L.T. : Ici, sur le Vieux-Port ; avec une cuisine encore plus poussée. Ce que je souhaite, c’est avancer, évoluer, porter haut les couleurs de ma ville. Voilà pour le court-terme. Pour le long-terme, j’aimerais proposer une offre plus large ; dans un hôtel par exemple, ou bien ouvrir aussi une boulangerie/pâtisserie, voire même un restaurant de pizzas, pourquoi pas. En tout cas, j’ai envie d’offrir aux gens de la belle qualité.

F&S : De plus en plus, Marseille semble vouloir s’inscrire comme une destination culinaire à part entière. Qu’en pensez-vous ?

L.T. : La ville a connu une incroyable évolution depuis 2013, année où elle a été élue Capitale Européenne de la Culture. Depuis, beaucoup d’infrastructures ont changé ; ça a fait un énorme boum. Niveau gastronomie, de plus en plus de jeunes chefs ouvrent ici, et osent. Il y a beaucoup plus d’adresses qu’avant. Nous avons maintenant une quinzaine, voire une vingtaine de noms de chefs connus à Marseille ; et c’est génial. Pour ma part, je suis flatté de faire partie des chefs étoilés de Marseille, qui est la seconde ville de France. Et puis, cette évolution concerne aussi les autres villes de Provence. Tout cela favorise bien sûr le tourisme. D’autant que les gens développent un intérêt de plus en plus marqué pour la cuisine. Actuellement, il y a comme un engouement pour ce secteur. De leur côté, les chefs s’attachent à rendre la gastronomie plus accessible. Pour ma part, je veille à proposer un menu très accessible, à 39 euros, qui comprend amuse-bouche, entrée, plat et dessert. Avec ça, je suis plein tous les jours. J’ai beaucoup d’habitués, des clients qui réservent de très grandes tables. Ça me fait plaisir, forcément, de voir que les gens reviennent.   

F&S : Gérald Passedat et Alexandre Mazzia sont deux des chefs qui participent à faire de Marseille une food destination ; quels rapports entretenez-vous avec eux ?   

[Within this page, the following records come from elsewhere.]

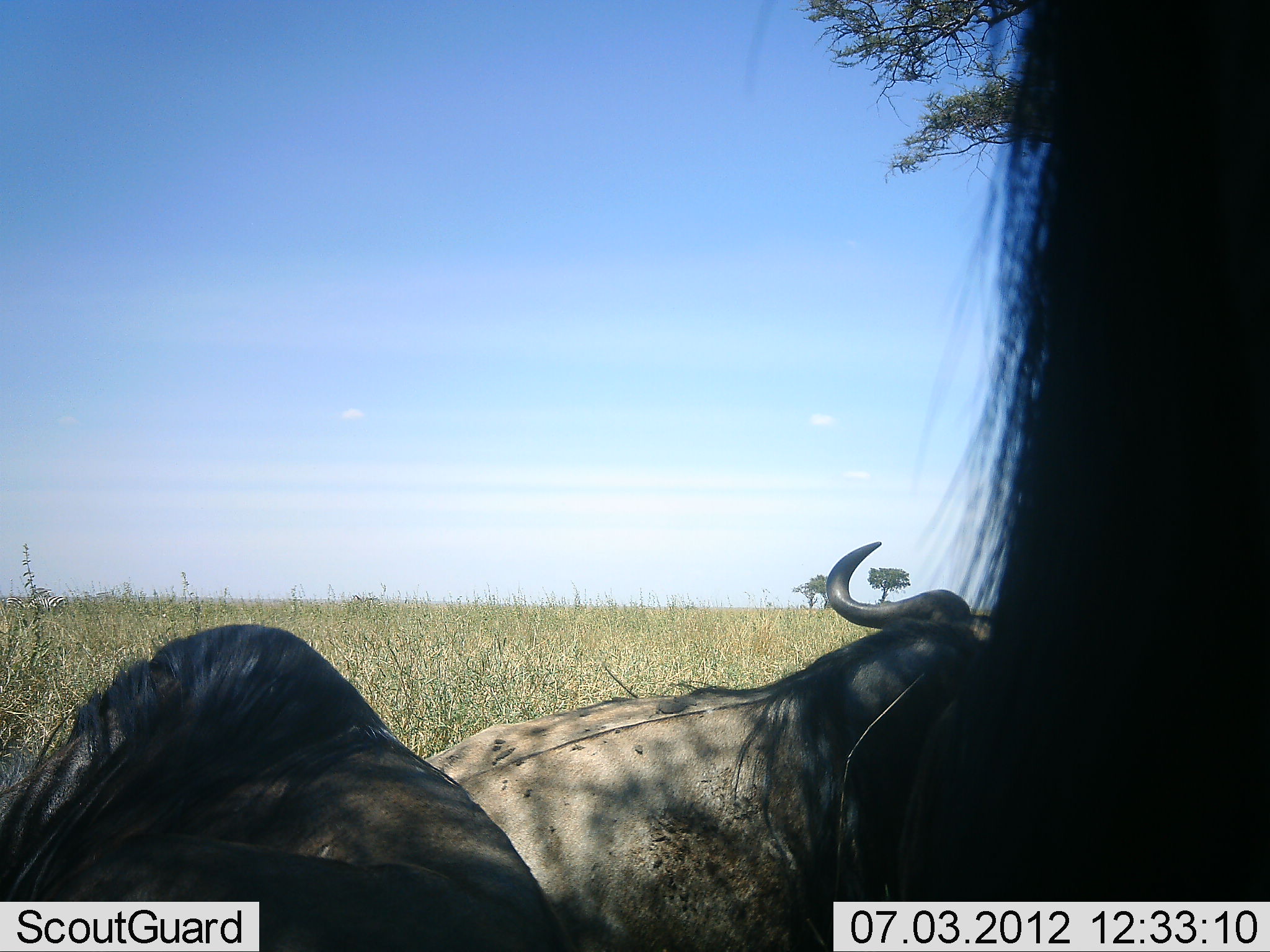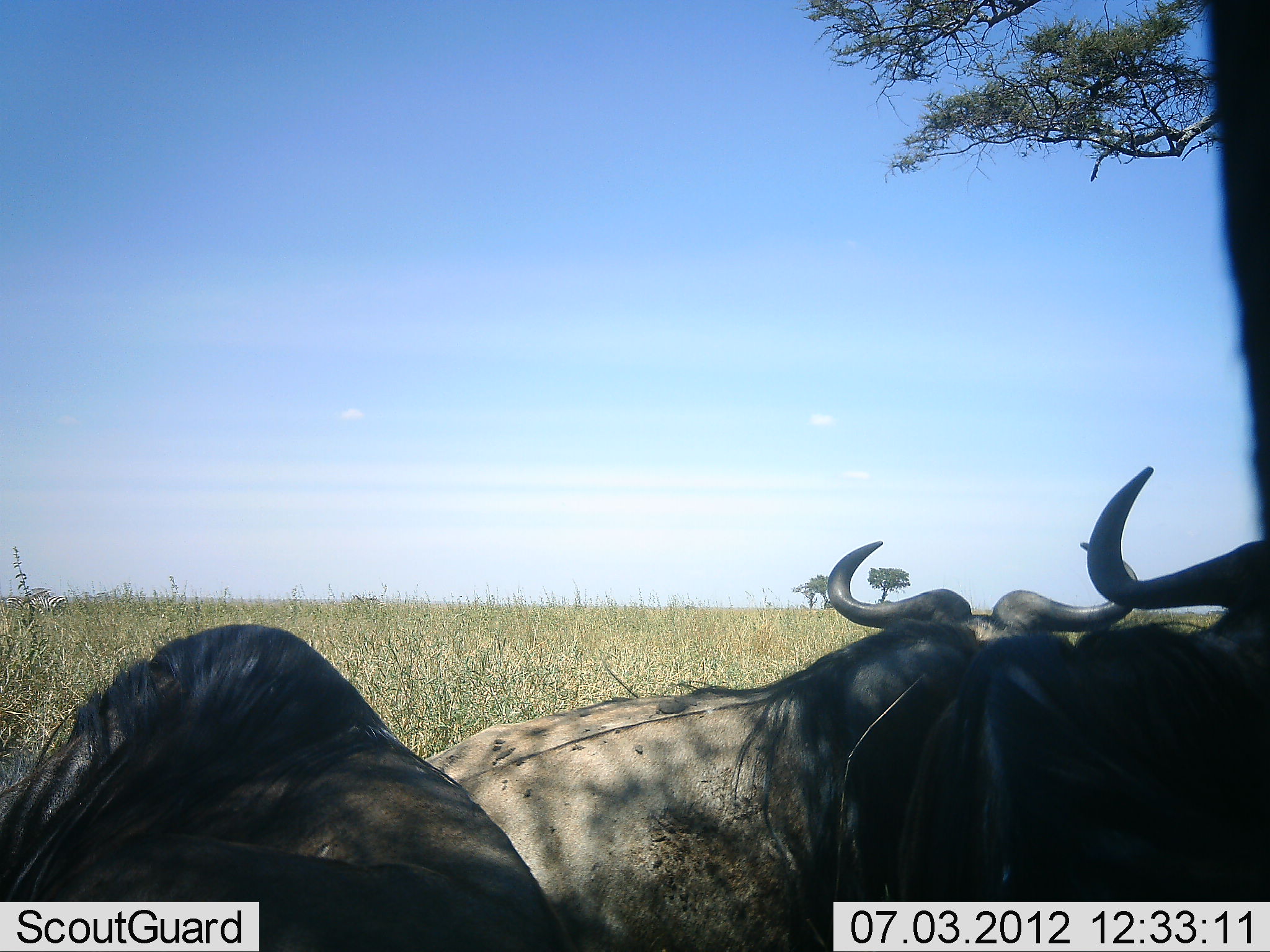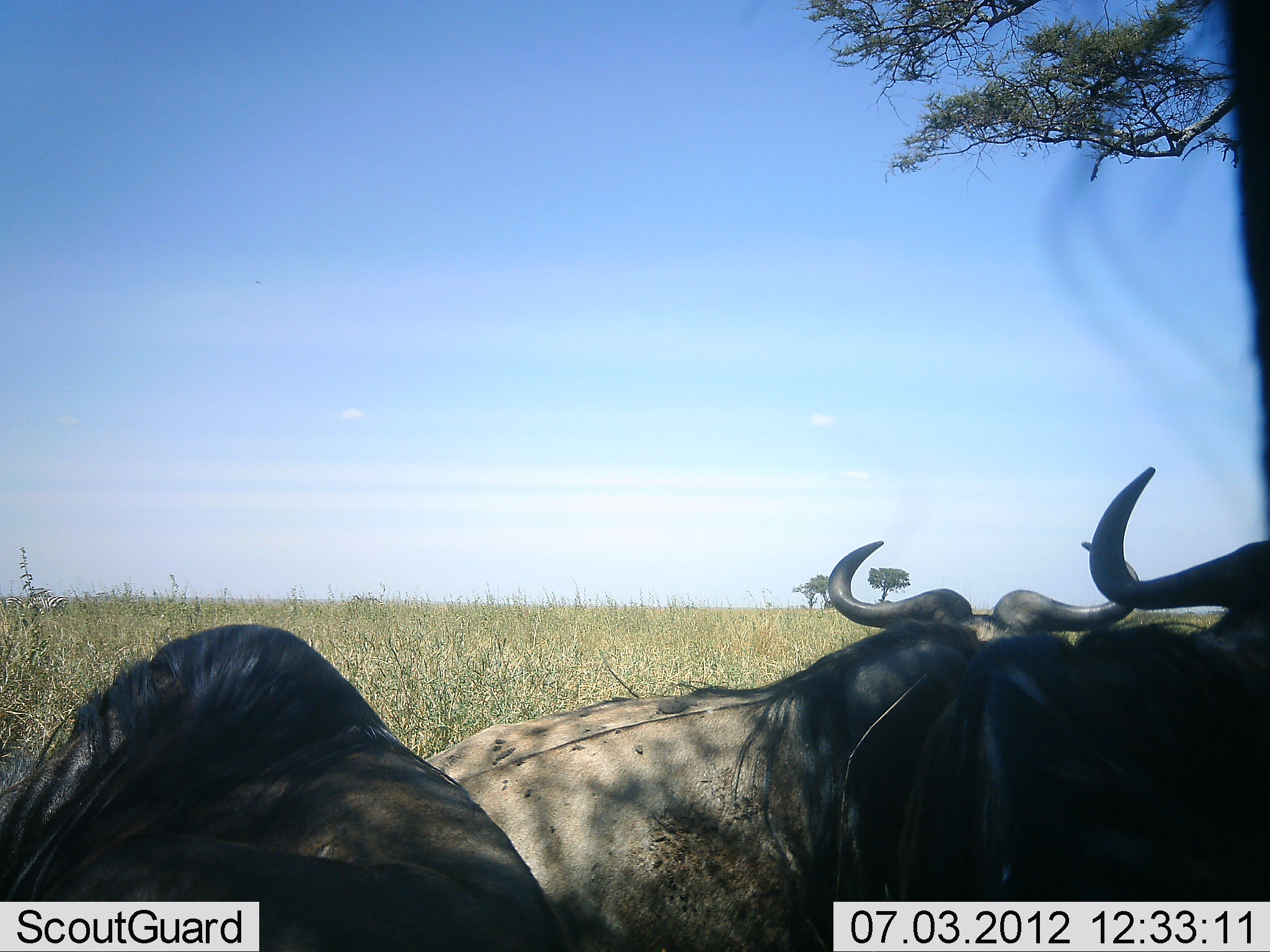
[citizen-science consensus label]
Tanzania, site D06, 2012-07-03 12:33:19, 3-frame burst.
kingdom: Animalia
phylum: Chordata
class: Mammalia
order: Artiodactyla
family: Bovidae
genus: Connochaetes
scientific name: Connochaetes taurinus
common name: blue wildebeest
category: wildebeest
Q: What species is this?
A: Wildebeest (blue wildebeest) (Connochaetes taurinus).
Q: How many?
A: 3.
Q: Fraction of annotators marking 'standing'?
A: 50%.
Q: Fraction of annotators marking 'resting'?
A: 100%.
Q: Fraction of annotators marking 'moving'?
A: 0%.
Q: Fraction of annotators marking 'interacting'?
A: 0%.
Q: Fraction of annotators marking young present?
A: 0%.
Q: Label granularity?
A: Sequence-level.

L.T. : Alexandre et moi sommes très amis. J’ai beaucoup de respect pour lui. Quant à Gérald Passedat, c’est quelqu’un que j’admire. Sa façon de cuisiner le poisson est unique. Marseille a de la chance de l’avoir. 

F&S : Vous avez décroché votre étoile à 26 ans, devenant ainsi le plus jeune étoilé de France. Qu’est-ce que ça fait ?

L.T. : C’est une très grande fierté. Mais je me dis : oui, mais demain ? Donc certes, je suis satisfait du moment, mais je pense aussitôt à la suite. Demain, il faut recommencer… Ceci dit, c’était le plus beau jour de ma vie professionnelle. Et c’est quelque chose que je voudrais revivre.